Few things light up the collector-car world quite like a genuine barn find, and the man behind GIVE ME THE VIN (GMTV), John Clay Wolfe, has just unearthed two of them at once. After months of quietly buying and cataloging vehicles tucked away in Houston, Texas, and Talladega, Alabama, Wolfe is sending more than 180 classic American cars, project Mopars, and mountains of vintage parts across the auction block, with absolutely no reserves attached.
The sale, billed as the "Houston Mopar Meltdown and the Alabama Barn Find Absolute Auction," runs June 6 in Walnut Springs, Texas, with online bidding available through GMTV Auctions. The twist that has enthusiasts buzzing is the format: every lot sells to the highest bidder, period. There are no reserves and no safety net for the seller, which means a buyer could walk away with a genuine steal, or watch prices climb far past expectations.
Wolfe has been candid about the gamble. He admitted the no-reserve structure is nerve-wracking, but said the enthusiasm from the public and the car community convinced him to throw the doors wide open and let bidders decide what everything is worth.
A Mopar Goldmine Hiding in Houston
For Dodge and Plymouth faithful, the Houston half of the haul is the main event.
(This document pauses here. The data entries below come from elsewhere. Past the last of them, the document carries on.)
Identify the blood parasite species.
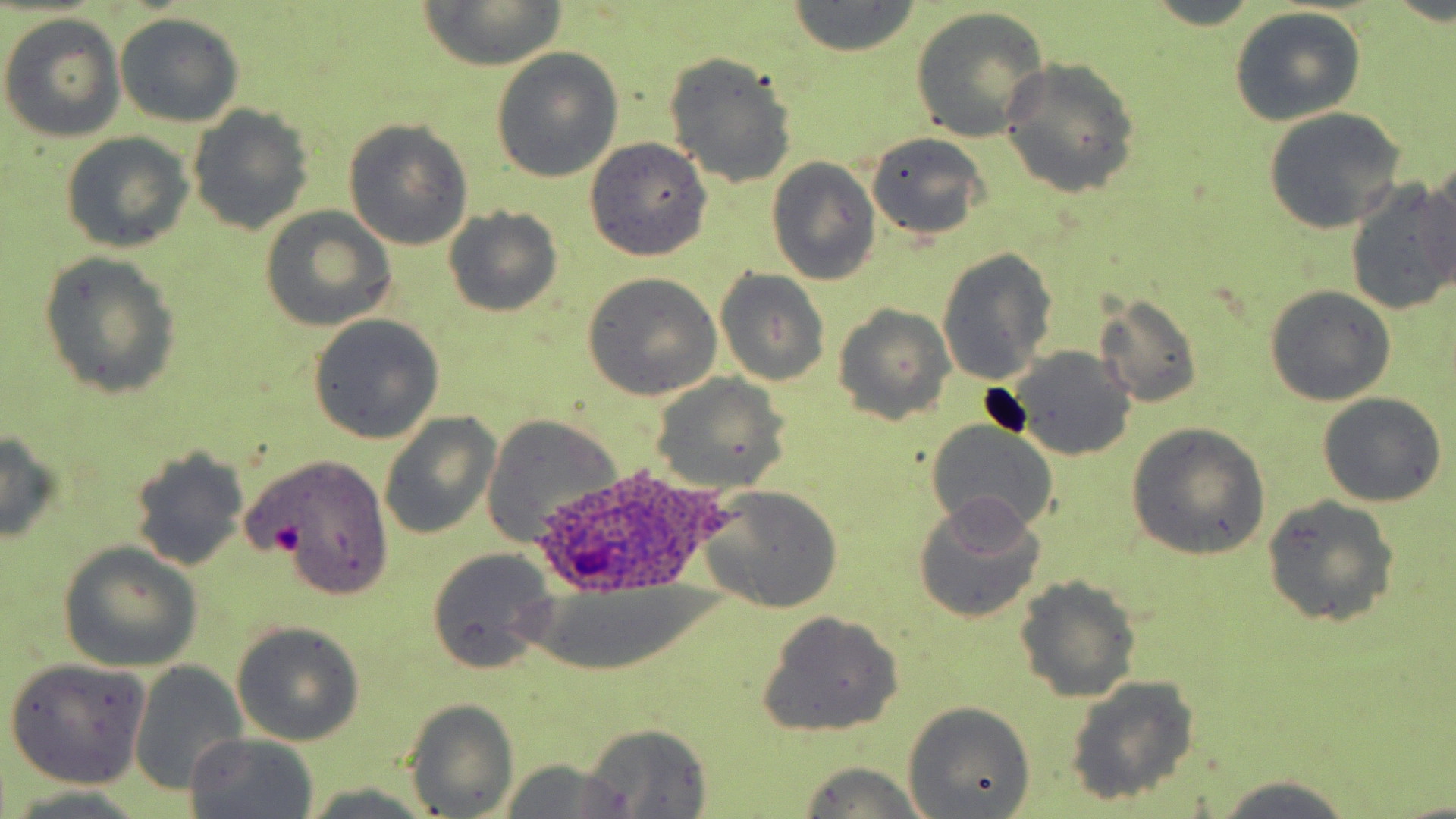

Plasmodium ovale.

Summary:
  - Coordinate format: approximate bounding boxes as (x1,y1)-(x2,y2) corner pairs in pixels
  - Plasmodium ovale-infected red blood cell locations: (532,462)-(721,595)
  - Uninfected red blood cell locations: (421,1)-(566,69), (785,3)-(921,56), (911,8)-(1048,144), (1228,10)-(1366,127), (116,12)-(243,129), (1,13)-(128,143), (490,48)-(624,182), (663,52)-(798,188), (998,59)-(1141,198), (185,105)-(314,235), (1263,108)-(1407,233), (342,119)-(474,251), (60,131)-(194,253), (863,133)-(990,239), (584,138)-(713,262), (766,158)-(881,286), (1408,169)-(1456,305), (1346,179)-(1454,315), (443,205)-(565,318), (259,208)-(398,331), (935,248)-(1058,386), (39,252)-(182,400), (714,269)-(830,387), (580,272)-(724,400), (1265,285)-(1396,405), (1096,295)-(1204,408), (830,304)-(956,425), (309,315)-(443,445), (1001,345)-(1138,462), (648,375)-(788,492), (1319,392)-(1447,508), (378,412)-(501,540), (482,416)-(621,545), (923,418)-(1059,537), (1127,423)-(1270,561), (0,429)-(65,545), (127,446)-(250,571), (251,454)-(396,600), (696,485)-(844,613), (1263,495)-(1399,628), (912,496)-(1050,623), (59,545)-(202,671), (423,549)-(559,673), (1013,578)-(1142,703), (755,611)-(905,737), (232,623)-(365,746), (4,657)-(151,789), (128,660)-(247,797), (1064,675)-(1202,806), (405,699)-(518,817), (902,701)-(1036,816), (578,724)-(714,816), (183,733)-(319,818), (498,757)-(635,819), (792,763)-(938,818), (1208,775)-(1355,818), (297,786)-(439,819)
  - Platelet locations: (270,520)-(305,555)
  - Magnification: 1000x
  - Preparation: thin blood smear
  - Modality: optical microscopy
  - Field of view: single
  - Stain: May-Grünwald-Giemsa
  - Image size: 1456×819 pixels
GMTV says it includes somewhere around 70 vintage Charger projects and bodies, plus a staggering volume of Mopar hardware: carburetors, intake manifolds, interior panels, rear ends, engine blocks, and crates of factory components. Wolfe has compared walking the property to attending the "Mopar National," with rows of Chargers and parts stretching in every direction.
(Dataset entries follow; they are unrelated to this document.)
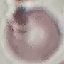

Malaria status: uninfected. Giemsa-stained preparation. Acquired by smartphone through the microscope eyepiece. Thin smear of blood. Automatically extracted cell patch, resized to 64 × 64 pixels.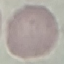

Summary:
  - Result: no malaria parasites seen
  - Preparation: thin blood smear
  - Capture: smartphone camera at the microscope eyepiece
  - Image type: automatically extracted cell patch, resized to 64 × 64 pixels
  - Stain: Giemsa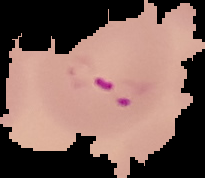
result = Plasmodium parasites detected
image size = 205×178 pixels
preparation = thin blood film
image type = segmented cell region on a black background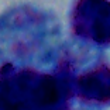

A leukocyte is seen. Photomicrograph. Captured at 1000x magnification.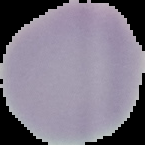

Summary:
  - Result: no malaria parasites seen
  - Image size: 145×145 pixels
  - Preparation: thin blood film
  - Image type: cell region segmented out of the field of view; surrounding area masked to black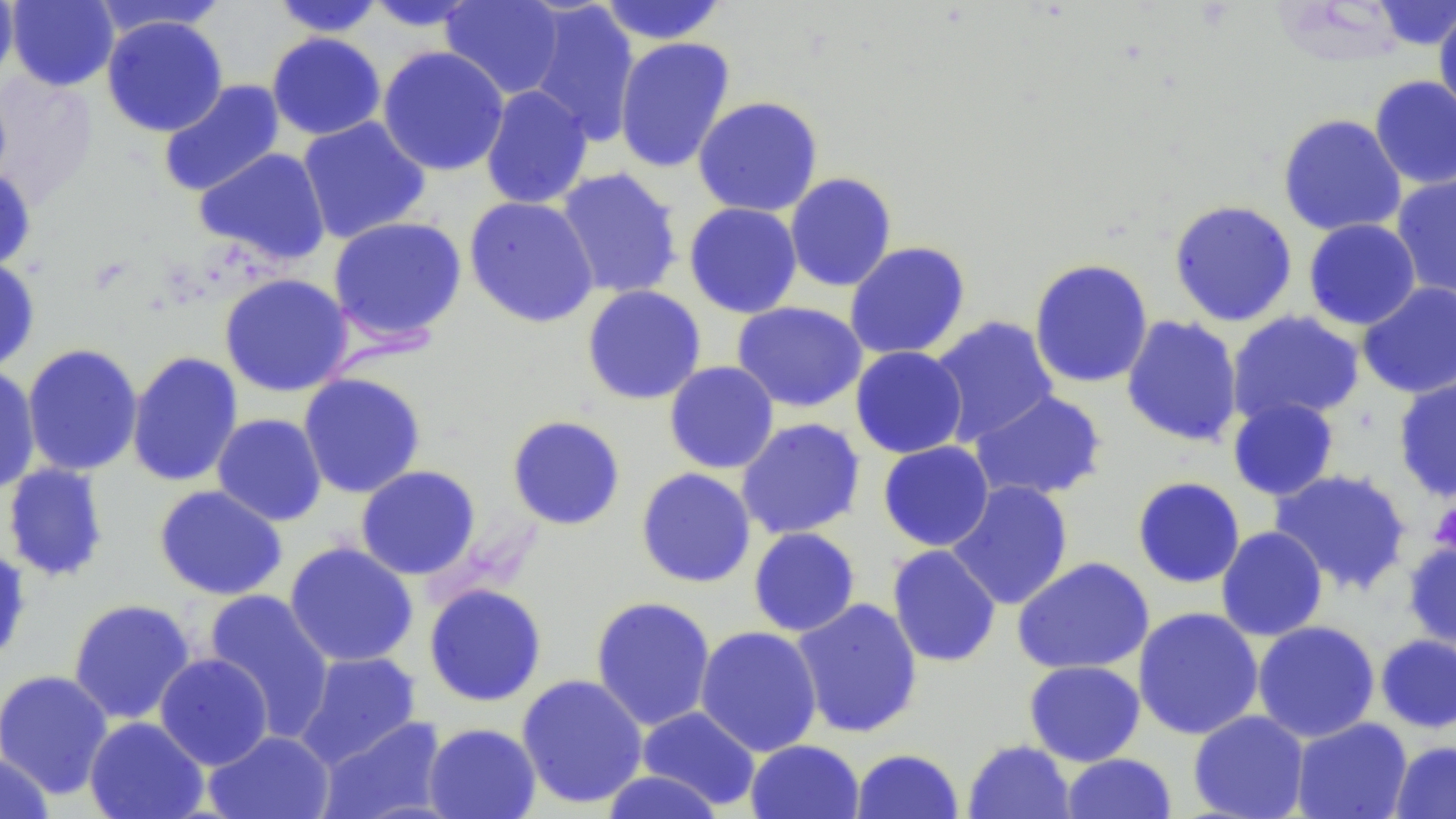
Summary:
  - Coordinate format: approximate bounding boxes as named x1/y1/x2/y2 corners in pixels
  - Platelet locations: (x1=1428, y1=501, x2=1456, y2=556)
  - Uninfected red blood cell locations: (x1=0, y1=0, x2=18, y2=87), (x1=6, y1=0, x2=120, y2=91), (x1=270, y1=0, x2=386, y2=37), (x1=440, y1=0, x2=566, y2=100), (x1=597, y1=0, x2=728, y2=45), (x1=361, y1=1, x2=485, y2=32), (x1=525, y1=1, x2=640, y2=145), (x1=1370, y1=1, x2=1456, y2=50), (x1=90, y1=2, x2=231, y2=39), (x1=1433, y1=8, x2=1456, y2=122), (x1=101, y1=15, x2=228, y2=137), (x1=266, y1=32, x2=386, y2=141), (x1=614, y1=37, x2=735, y2=173), (x1=377, y1=46, x2=509, y2=176), (x1=0, y1=73, x2=98, y2=204), (x1=1369, y1=75, x2=1456, y2=189), (x1=157, y1=79, x2=285, y2=198), (x1=480, y1=85, x2=594, y2=210), (x1=692, y1=96, x2=824, y2=217), (x1=1277, y1=113, x2=1407, y2=237), (x1=297, y1=116, x2=431, y2=244), (x1=194, y1=147, x2=331, y2=265), (x1=554, y1=167, x2=683, y2=299), (x1=0, y1=168, x2=36, y2=271), (x1=784, y1=172, x2=898, y2=292), (x1=1391, y1=173, x2=1456, y2=300), (x1=463, y1=196, x2=599, y2=329), (x1=1168, y1=199, x2=1298, y2=327), (x1=683, y1=202, x2=803, y2=318), (x1=327, y1=215, x2=467, y2=346), (x1=1303, y1=219, x2=1421, y2=330), (x1=844, y1=241, x2=971, y2=360), (x1=0, y1=258, x2=40, y2=372), (x1=1028, y1=258, x2=1154, y2=389), (x1=218, y1=273, x2=353, y2=397), (x1=1356, y1=281, x2=1456, y2=399), (x1=581, y1=285, x2=707, y2=405), (x1=731, y1=301, x2=867, y2=413), (x1=1226, y1=310, x2=1365, y2=426), (x1=1120, y1=314, x2=1243, y2=447), (x1=928, y1=315, x2=1060, y2=446), (x1=22, y1=343, x2=143, y2=477), (x1=850, y1=346, x2=968, y2=459), (x1=126, y1=351, x2=244, y2=488), (x1=664, y1=360, x2=780, y2=474), (x1=0, y1=365, x2=41, y2=496), (x1=298, y1=373, x2=426, y2=498), (x1=1393, y1=374, x2=1456, y2=501), (x1=970, y1=390, x2=1107, y2=502), (x1=1227, y1=397, x2=1340, y2=501), (x1=212, y1=413, x2=327, y2=526), (x1=506, y1=414, x2=626, y2=530), (x1=735, y1=417, x2=866, y2=540), (x1=877, y1=441, x2=994, y2=551), (x1=2, y1=463, x2=110, y2=583), (x1=355, y1=466, x2=481, y2=580), (x1=635, y1=467, x2=756, y2=588), (x1=1269, y1=468, x2=1412, y2=595), (x1=1132, y1=476, x2=1246, y2=589), (x1=947, y1=480, x2=1074, y2=610), (x1=153, y1=484, x2=287, y2=601), (x1=1215, y1=526, x2=1328, y2=641), (x1=748, y1=527, x2=861, y2=637), (x1=1403, y1=538, x2=1456, y2=655), (x1=283, y1=541, x2=419, y2=668), (x1=0, y1=543, x2=32, y2=666), (x1=886, y1=544, x2=1002, y2=668), (x1=1013, y1=557, x2=1154, y2=675), (x1=423, y1=583, x2=547, y2=707), (x1=201, y1=590, x2=336, y2=740), (x1=590, y1=595, x2=716, y2=731), (x1=791, y1=597, x2=923, y2=739), (x1=67, y1=598, x2=196, y2=725), (x1=1133, y1=606, x2=1264, y2=740), (x1=1252, y1=620, x2=1381, y2=743), (x1=695, y1=626, x2=823, y2=756), (x1=1375, y1=634, x2=1456, y2=734), (x1=295, y1=651, x2=421, y2=767), (x1=154, y1=653, x2=273, y2=770), (x1=1024, y1=660, x2=1146, y2=766), (x1=0, y1=669, x2=114, y2=799), (x1=516, y1=674, x2=648, y2=809), (x1=637, y1=706, x2=761, y2=810), (x1=1188, y1=710, x2=1310, y2=819), (x1=84, y1=716, x2=209, y2=819), (x1=318, y1=716, x2=448, y2=819), (x1=1290, y1=717, x2=1412, y2=819), (x1=423, y1=722, x2=541, y2=819), (x1=204, y1=730, x2=335, y2=819), (x1=745, y1=739, x2=865, y2=819), (x1=963, y1=740, x2=1076, y2=819), (x1=1389, y1=740, x2=1455, y2=818), (x1=851, y1=748, x2=964, y2=819), (x1=0, y1=751, x2=53, y2=819), (x1=1060, y1=752, x2=1177, y2=818), (x1=599, y1=769, x2=726, y2=819)
  - Slide-level diagnosis: negative for blood parasites
  - Stain: May-Grünwald-Giemsa
  - Preparation: thin blood smear
  - Field of view: single
  - Modality: light microscopy
  - Magnification: 1000x
  - Image size: 1456×819 pixels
The condition runs the full spectrum. Some cars are solid, complete projects ready for a restoration, while others are rollers or stripped shells. Even so, seasoned restorers know that a rough Charger body can turn into serious money once it is finished, especially as classic Mopar values have soared over the last decade. Wolfe singled out factory 440 Chargers, a Super Bee project, and several sought-after body styles that could eventually justify six-figure restorations.
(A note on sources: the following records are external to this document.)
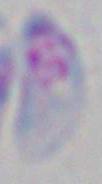
1000x magnification. Photomicrograph. Toxoplasma gondii is shown.Assess this cell for malaria.
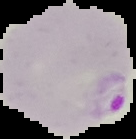

It is parasitized.

image type = segmented cell region on a black background
preparation = thin blood smear
image size = 136×139 pixelsState which parasite is depicted.
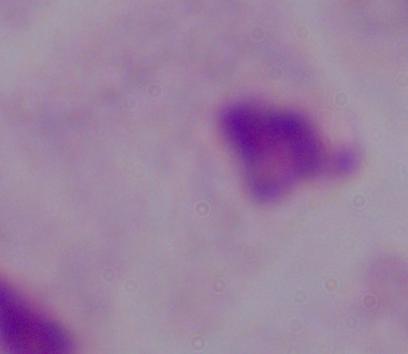
This is a trichomonad.

Captured at 1000x magnification. Photomicrograph.Give the position of every Plasmodium parasite visible.
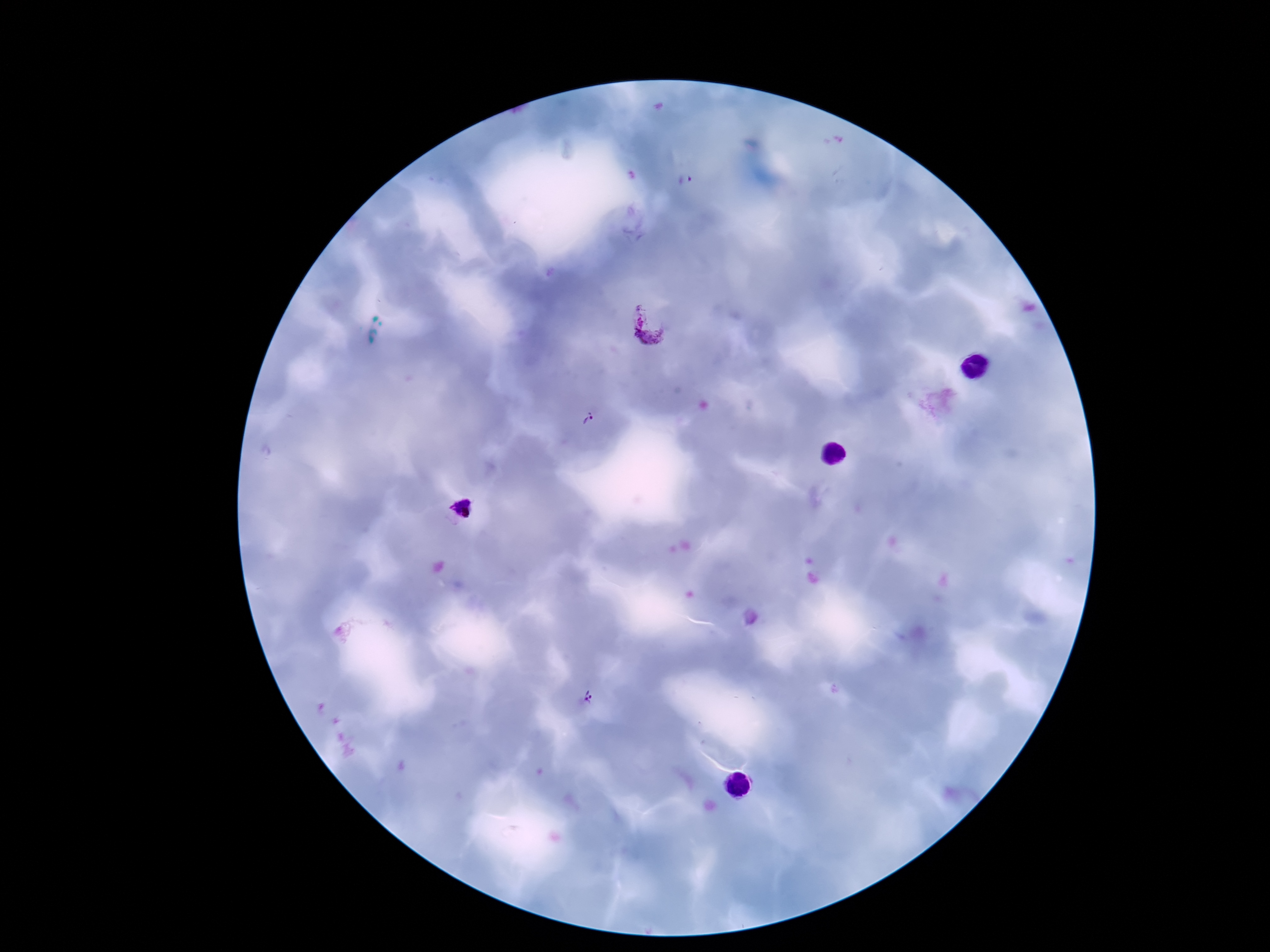

Approximate centers as [x, y] in pixels.
Plasmodium parasites: [687, 183], [646, 324], [588, 418], [461, 508], [588, 698].

Summary:
  - Patient malaria status: positive
  - Stain: Giemsa
  - Field of view: one from this slide
  - Capture: smartphone camera through the microscope eyepiece
  - Magnification: 100x
  - Image size: 1270×952 pixels
  - Preparation: thick peripheral-blood smear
Alabama Adds Variety to the Mix
If Houston is all about the Chargers, the Alabama collection brings welcome variety. Mixed in among the classic American iron are several Chevrolet Corvettes, an Oldsmobile 442, a Buick Boat-Tail Riviera, a group of vintage Cadillacs, Mustangs, and even a few imports like Hondas and Mazda RX-7s. According to Wolfe, a number of the Alabama cars cleaned up far better than anyone expected once the team got them running again.
The standout of the bunch is a heavily built 1971 Dodge Demon nicknamed "Demonic," a documented custom that once graced the cover of Mopar Magazine. Wolfe believes that car alone could be worth six figures. Beyond the running vehicles, there are pallets of loose parts and entire shipping containers stuffed with unsorted Mopar components, some of which will reportedly be sold as enormous "grab bag" lots.

The Effort Behind the Haul
Pulling a collection this size out of long-term storage was no small task. In videos posted to his YouTube channel, Wolfe described arriving at the Houston site to find vehicles buried and wedged together so tightly there was barely room to move between them. He joked about contending with "10,000 snakes" hiding among the cars and admitted the scene was far rougher than he had anticipated.
To make sense of the chaos, the crew hauled dozens of cars to a separate lay-down yard in Brookshire, Texas, where each one could be sorted, photographed, and cataloged before the sale. Even after all that work, Wolfe expects the no-reserve format to hand a few bold buyers some real bargains on unfinished projects and overlooked gems.
Why Collectors Are Paying Attention
Absolute, no-reserve sales of this scale are rare, and they are rarer still when this many vintage Mopars are on offer. Desirable Chargers, Super Bees, and hard-to-find Mopar parts usually move through private deals or marquee collector auctions with healthy reserves attached. This event ignores that playbook entirely and lets the market set the price in real time.
Whether the hammer prices end up as screaming deals or surprise paydays, the sale is shaping up to be one of the more unusual collector-car events of the year. Between the mountain of Charger projects, the eclectic survivors from Alabama, and the very real chance of treasure buried in the parts piles, this field of dreams could send more than a few enthusiasts home grinning.